====== Teks Sumber

Opini

Potensi Kelautan dan Perikanan Aceh

LUAS daratan Aceh 57.365,67 Km persegi, dikelilingi Samudera Indonesia di wilayah Barat-Selatan Aceh, dan Selat Malaka

Editor: bakri

Oleh Raihanah

LUAS daratan Aceh 57.365,67 Km persegi, dikelilingi Samudera Indonesia di wilayah Barat-Selatan Aceh, dan Selat Malaka serta perairan Andaman di wilayah Utara-Timur Aceh, dengan panjang garis pantai 2.666,27 Km. Sedangkan luas perairannya mencapai 295.370 Km persegi, yang terdiri dari perairan teritorial dan kepulauan 56.563 Km persegi, serta perairan zona ekonomi eksklusif (ZEE) 238.807 Km persegi. Potensi lestari diperkirakan mencapai 272,7 ribu ton/tahun, jumlah kapal penangkap ikan 16.701 unit dan jumlah nelayan 64.466 orang. Luas tambak diperkirakan mencapai 53.000 Ha.

============
====== Informasi yang Diberikan

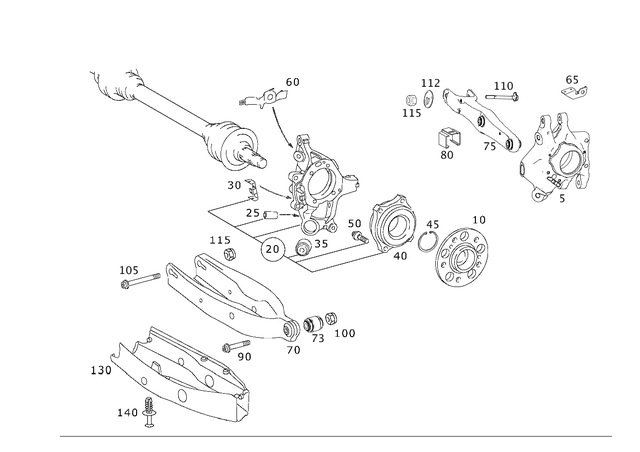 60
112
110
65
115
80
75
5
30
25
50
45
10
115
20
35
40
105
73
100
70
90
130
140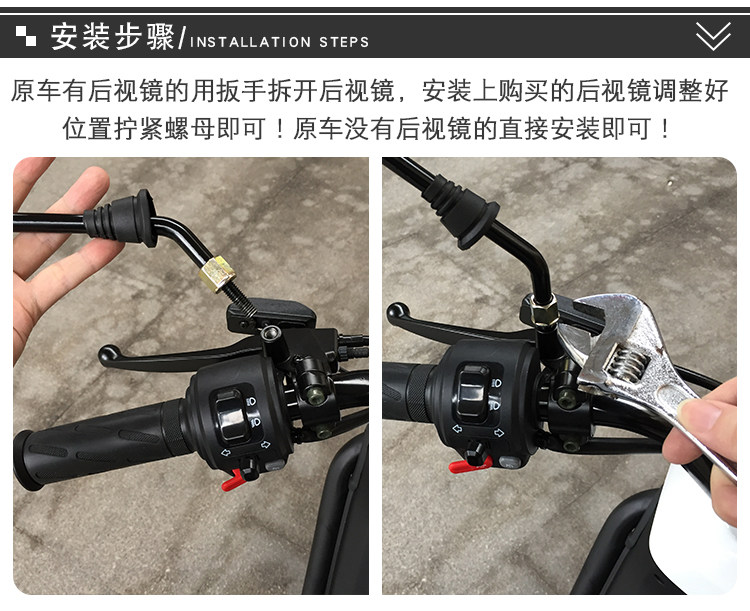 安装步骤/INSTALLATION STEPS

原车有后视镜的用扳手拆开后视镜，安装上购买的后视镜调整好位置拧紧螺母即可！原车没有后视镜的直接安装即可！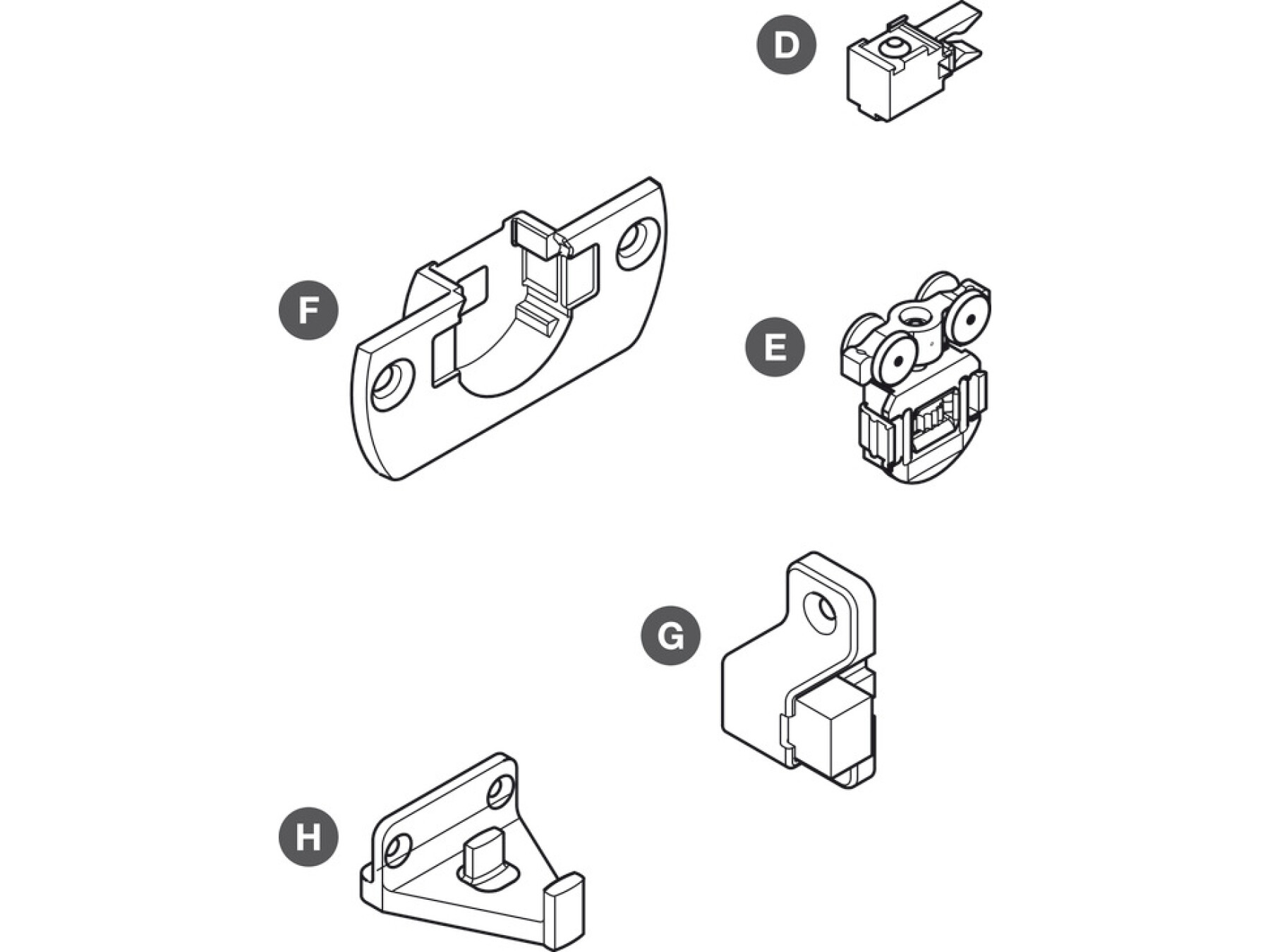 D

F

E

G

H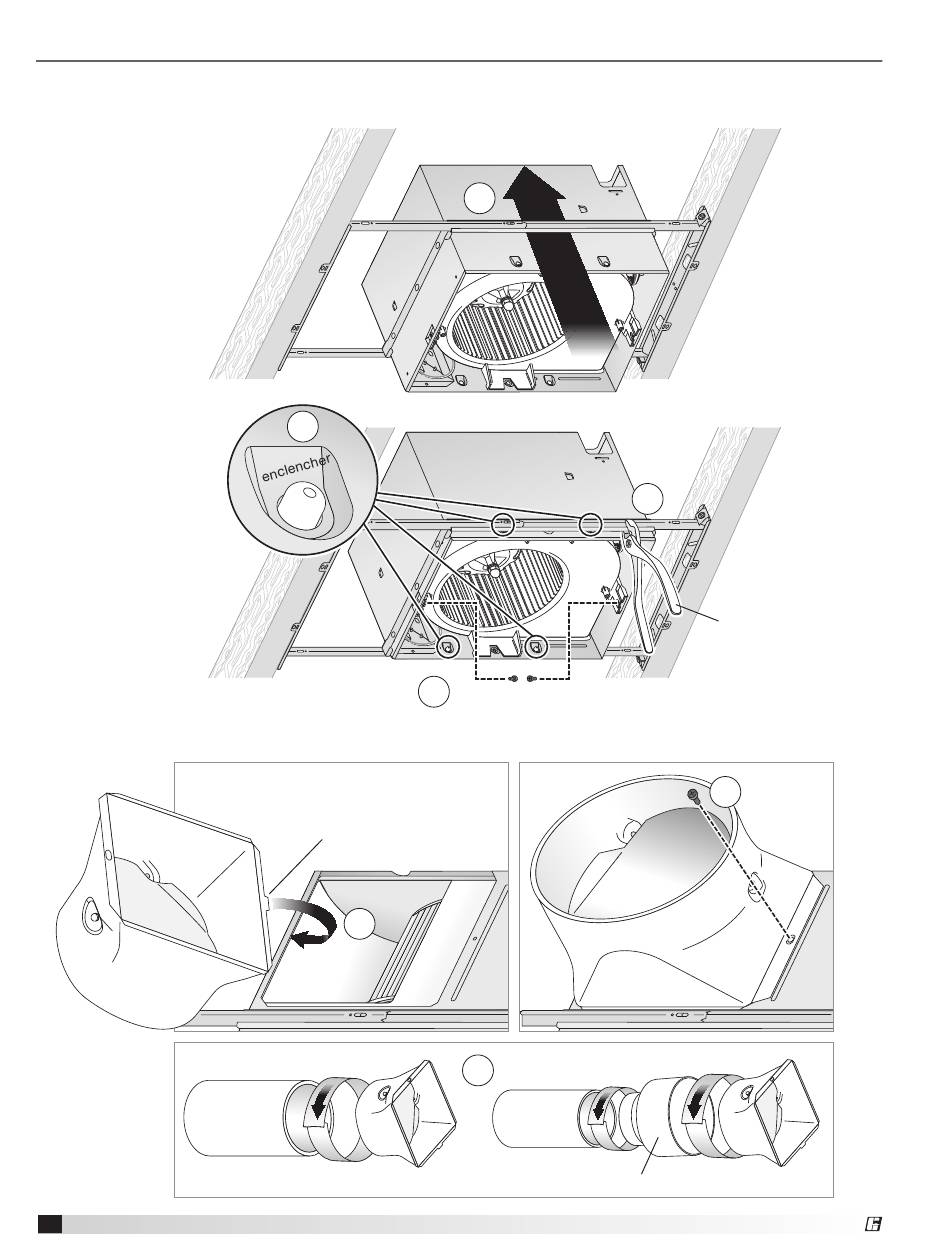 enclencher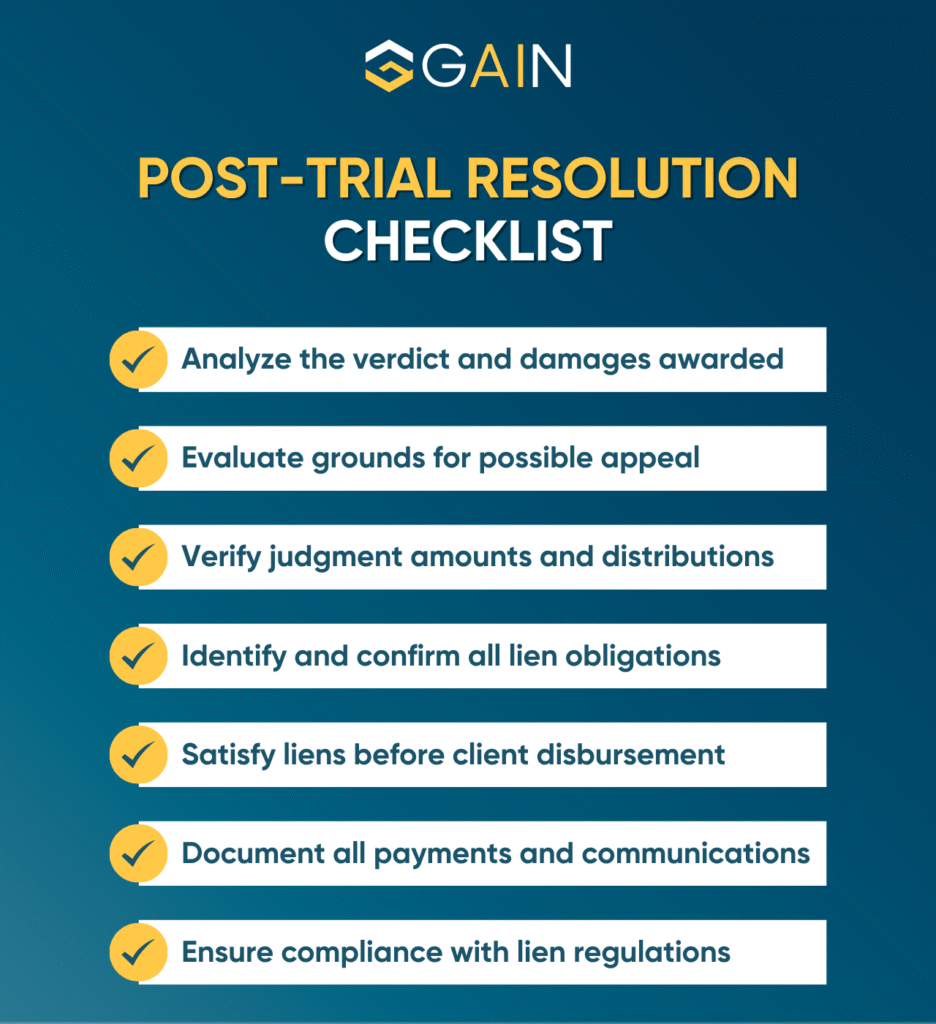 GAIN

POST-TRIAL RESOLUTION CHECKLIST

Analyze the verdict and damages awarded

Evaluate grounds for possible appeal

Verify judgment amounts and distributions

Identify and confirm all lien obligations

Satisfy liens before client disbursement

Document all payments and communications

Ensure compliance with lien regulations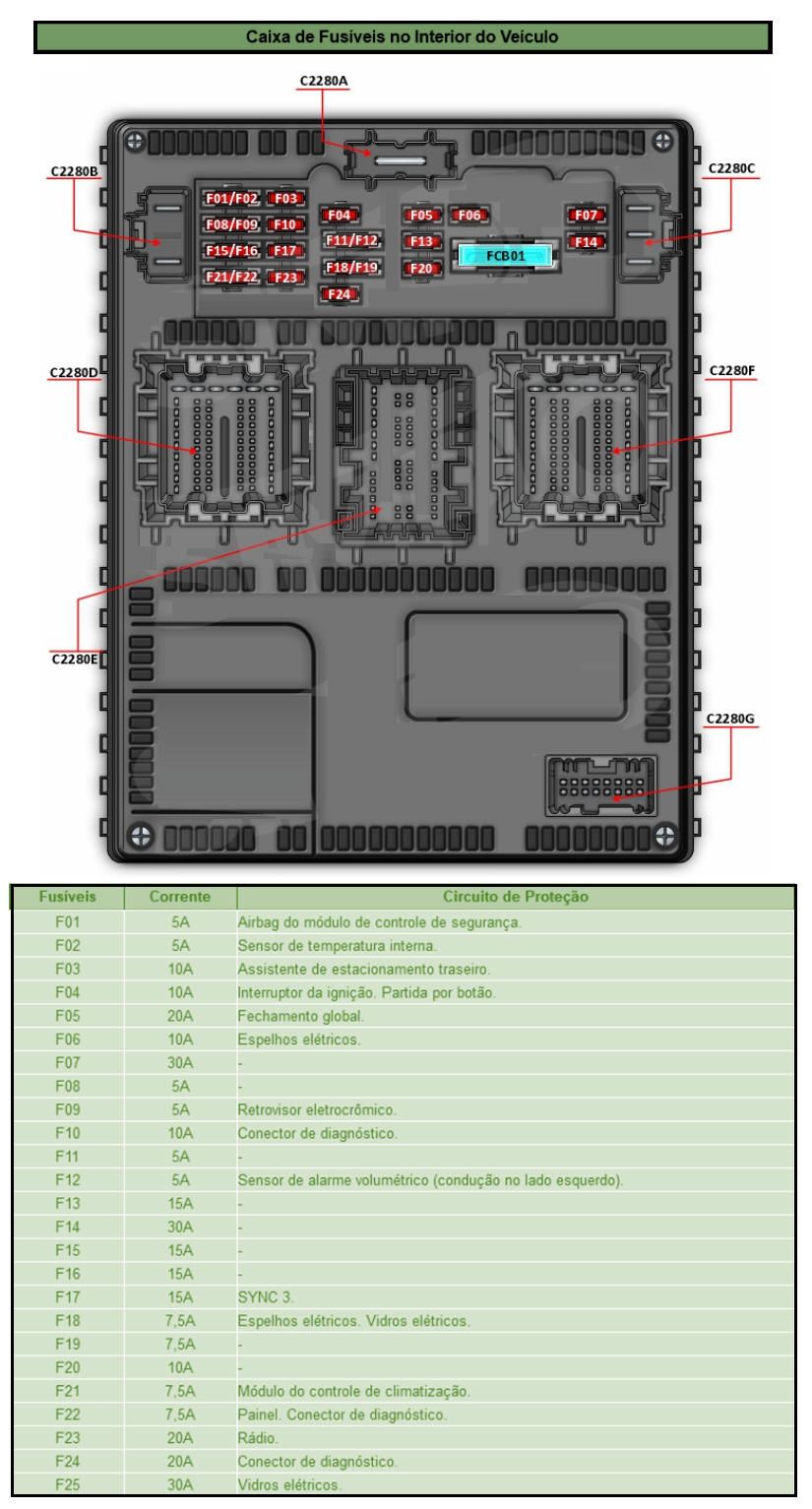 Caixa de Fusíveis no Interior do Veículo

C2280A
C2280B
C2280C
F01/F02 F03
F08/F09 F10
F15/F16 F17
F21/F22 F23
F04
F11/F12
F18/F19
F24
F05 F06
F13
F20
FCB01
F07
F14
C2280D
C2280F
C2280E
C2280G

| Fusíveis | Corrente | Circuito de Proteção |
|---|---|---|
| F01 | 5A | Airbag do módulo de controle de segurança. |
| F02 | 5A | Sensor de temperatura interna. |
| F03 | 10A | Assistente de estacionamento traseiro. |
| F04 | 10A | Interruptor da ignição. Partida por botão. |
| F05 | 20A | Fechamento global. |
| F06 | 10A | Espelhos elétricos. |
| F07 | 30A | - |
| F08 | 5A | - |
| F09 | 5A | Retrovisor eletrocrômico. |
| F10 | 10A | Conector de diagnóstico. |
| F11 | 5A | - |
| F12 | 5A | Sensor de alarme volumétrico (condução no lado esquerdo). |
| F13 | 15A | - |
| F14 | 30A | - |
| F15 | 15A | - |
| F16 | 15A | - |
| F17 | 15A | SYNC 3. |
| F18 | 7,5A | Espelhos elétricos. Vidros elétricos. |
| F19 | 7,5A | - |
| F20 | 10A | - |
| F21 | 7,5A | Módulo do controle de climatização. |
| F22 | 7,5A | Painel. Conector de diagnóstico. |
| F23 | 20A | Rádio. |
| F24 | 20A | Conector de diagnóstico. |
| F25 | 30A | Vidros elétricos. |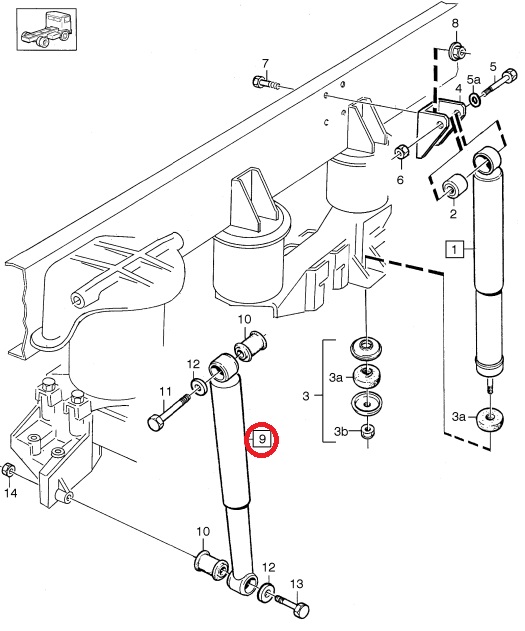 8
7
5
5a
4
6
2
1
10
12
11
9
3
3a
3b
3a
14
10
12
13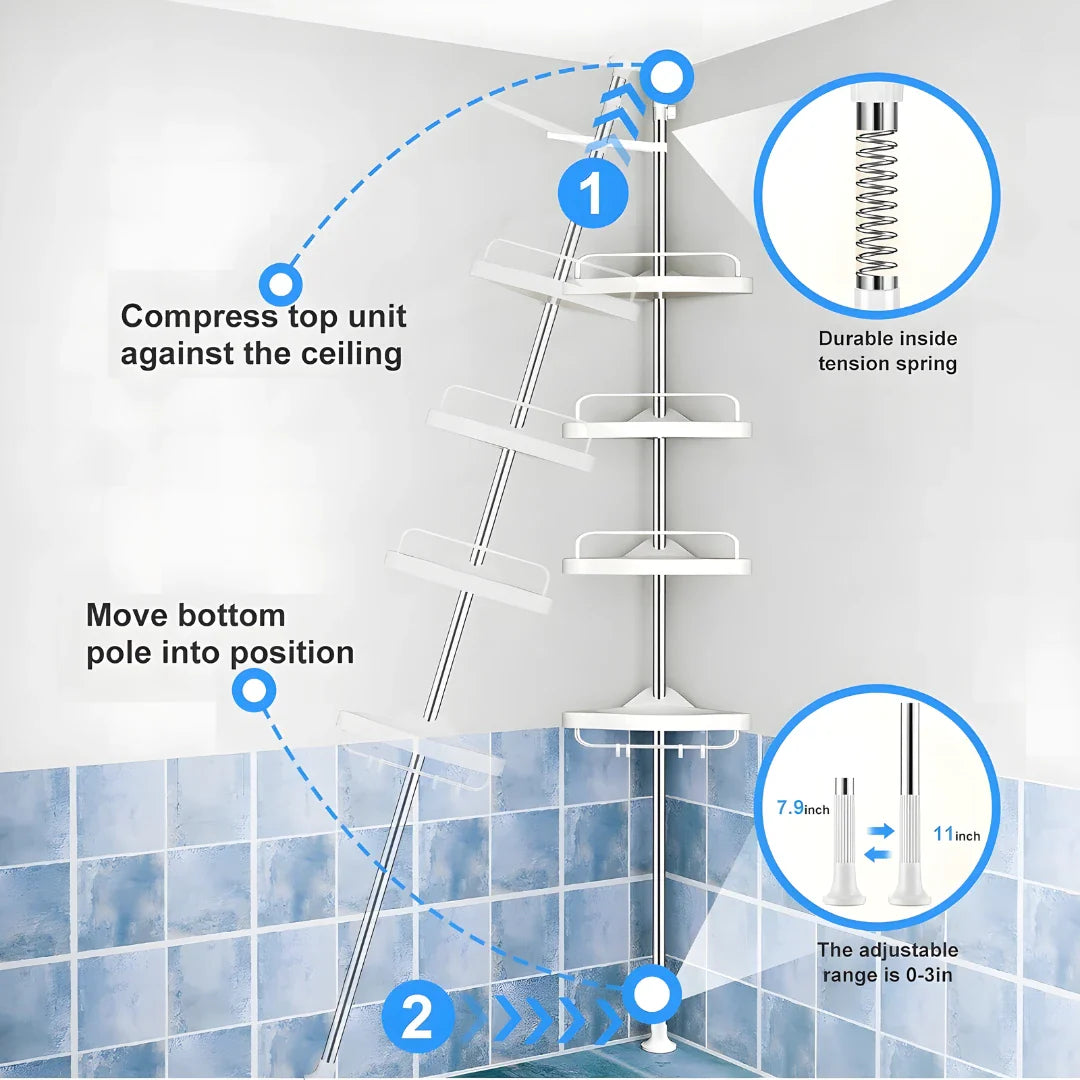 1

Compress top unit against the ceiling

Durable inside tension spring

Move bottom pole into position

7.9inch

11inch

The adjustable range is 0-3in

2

============

* _Kumpulan Tugas_
1) Menurut teks tentang potensi kelautan dan perikanan Aceh:
(a) Berapa panjang garis pantai Aceh?
(b) Berapa luas perairan zona ekonomi eksklusif (ZEE) Aceh?
(c) Berapa jumlah nelayan di Aceh?
2) Tuliskan lanjutan teks tentang potensi kelautan dan perikanan Aceh, dimulai setelah kalimat terakhirnya.

* _Bagian Jawaban_
1)
(a) 2.666,27 Km
(b) 238.807 Km persegi
(c) 64.466 orang

2)
Potensi sumber daya kelautan dan perikanan menjadikan sektor ini sebagai tulang punggung perekonomian masyarakat Aceh, yang dapat mendukung sektor perindustrian dan perdagangan. Meningkatnya status implementasi perikanan dan kelautan di Aceh, diharapkan dapat menggerakkan daerah ini menjadi wilayah industri perikanan tangkap dan Minapolitan, yang sejalan dengan pembangunan kelautan dan perikanan Aceh dalam rangka mewujudkan kesejahteraan dan meningkatkan taraf hidup masyarakat yang lebih baik.

Seiring dengan tujuan tersebut, maka kemampuan pertahanan dan keamanan harus senantiasa ditingkatkan agar dapat melindungi dan mengamankan hasil pembangunan yang telah dibangun. Pemanfaatan sumber daya kelautan secara berlebih dan tak terkendali dapat merusak dan mempercepat berkurangnya sumber daya, baik secara lokal maupun nasional.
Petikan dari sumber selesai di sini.